THE REQUEST:
Rewrite the records as a JSON list of strings, with one string per line and blank lines omitted, covering only the lines from the one containing "What is the measure" through the end of the records, inclusive.

LISTED ENTRIES:

------

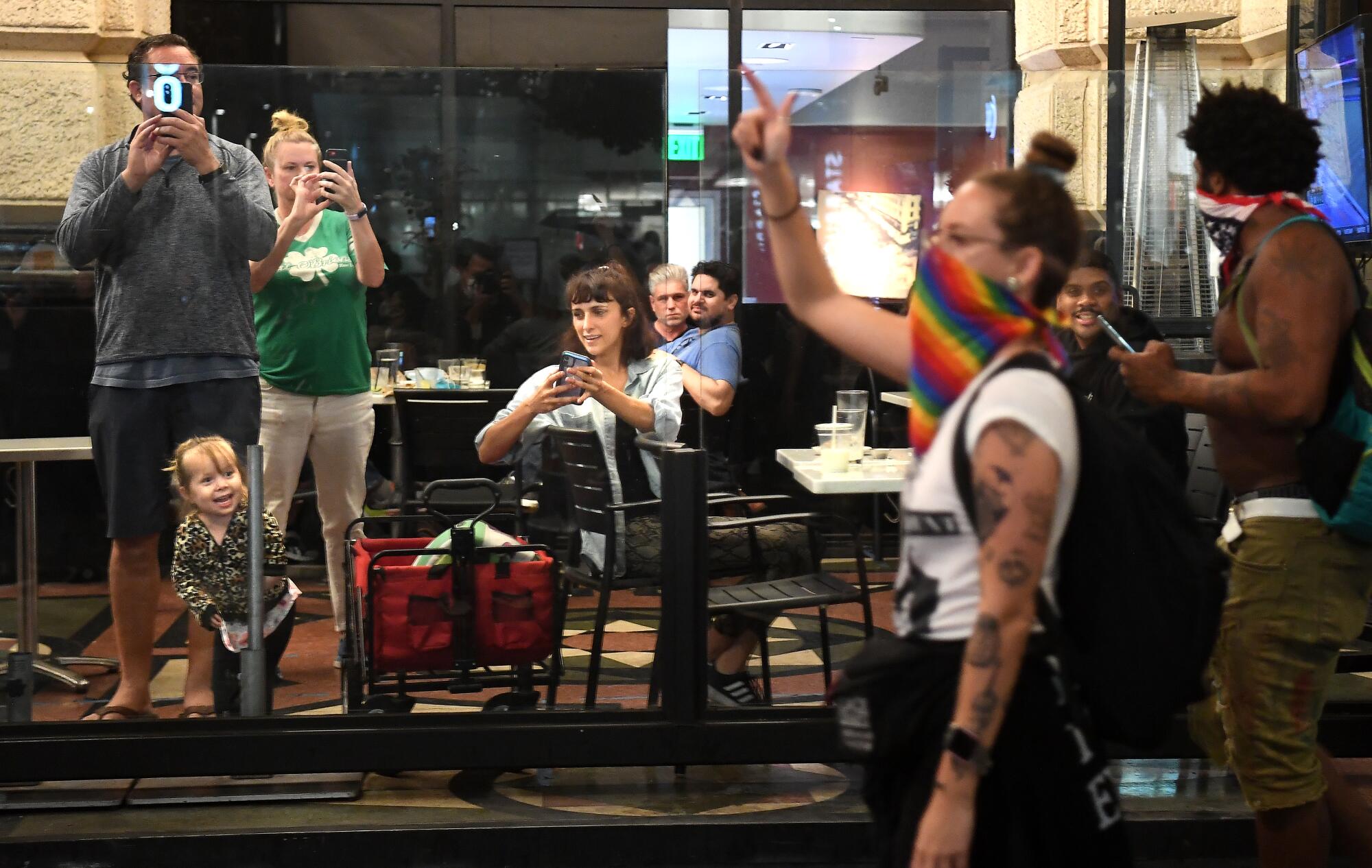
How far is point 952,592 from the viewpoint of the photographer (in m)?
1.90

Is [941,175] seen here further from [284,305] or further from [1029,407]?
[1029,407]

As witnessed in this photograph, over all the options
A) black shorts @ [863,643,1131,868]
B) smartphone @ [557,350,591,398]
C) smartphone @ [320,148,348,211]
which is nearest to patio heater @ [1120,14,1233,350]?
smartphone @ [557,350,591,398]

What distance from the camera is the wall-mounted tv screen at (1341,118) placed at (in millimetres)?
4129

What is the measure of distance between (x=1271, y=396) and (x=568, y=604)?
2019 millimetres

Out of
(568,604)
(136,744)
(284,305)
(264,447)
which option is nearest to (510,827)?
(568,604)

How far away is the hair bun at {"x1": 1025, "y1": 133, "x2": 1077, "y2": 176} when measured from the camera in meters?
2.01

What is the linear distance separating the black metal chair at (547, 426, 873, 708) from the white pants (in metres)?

------

RESPONSE TO THIS EXERCISE:
[
  "What is the measure of distance between (x=1271, y=396) and (x=568, y=604)?",
  "2019 millimetres",
  "Out of",
  "(568,604)",
  "(136,744)",
  "(284,305)",
  "(264,447)",
  "which option is nearest to (510,827)?",
  "(568,604)",
  "How far away is the hair bun at {\"x1\": 1025, \"y1\": 133, \"x2\": 1077, \"y2\": 176} when measured from the camera in meters?",
  "2.01",
  "What is the linear distance separating the black metal chair at (547, 426, 873, 708) from the white pants (in metres)?"
]